| Goal of the exercise |
Recast the lines of each row below as a numbered list, leaving out any blank lines.

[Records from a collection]
■ ■ ■ ■ ■ ■ ■
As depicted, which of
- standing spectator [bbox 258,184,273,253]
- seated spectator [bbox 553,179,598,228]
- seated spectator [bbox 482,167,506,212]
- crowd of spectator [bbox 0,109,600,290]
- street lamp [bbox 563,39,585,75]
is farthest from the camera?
■ ■ ■ ■ ■ ■ ■
| Full solution |
1. As depicted, which of
2. - standing spectator [bbox 258,184,273,253]
3. - seated spectator [bbox 553,179,598,228]
4. - seated spectator [bbox 482,167,506,212]
5. - crowd of spectator [bbox 0,109,600,290]
6. - street lamp [bbox 563,39,585,75]
7. is farthest from the camera?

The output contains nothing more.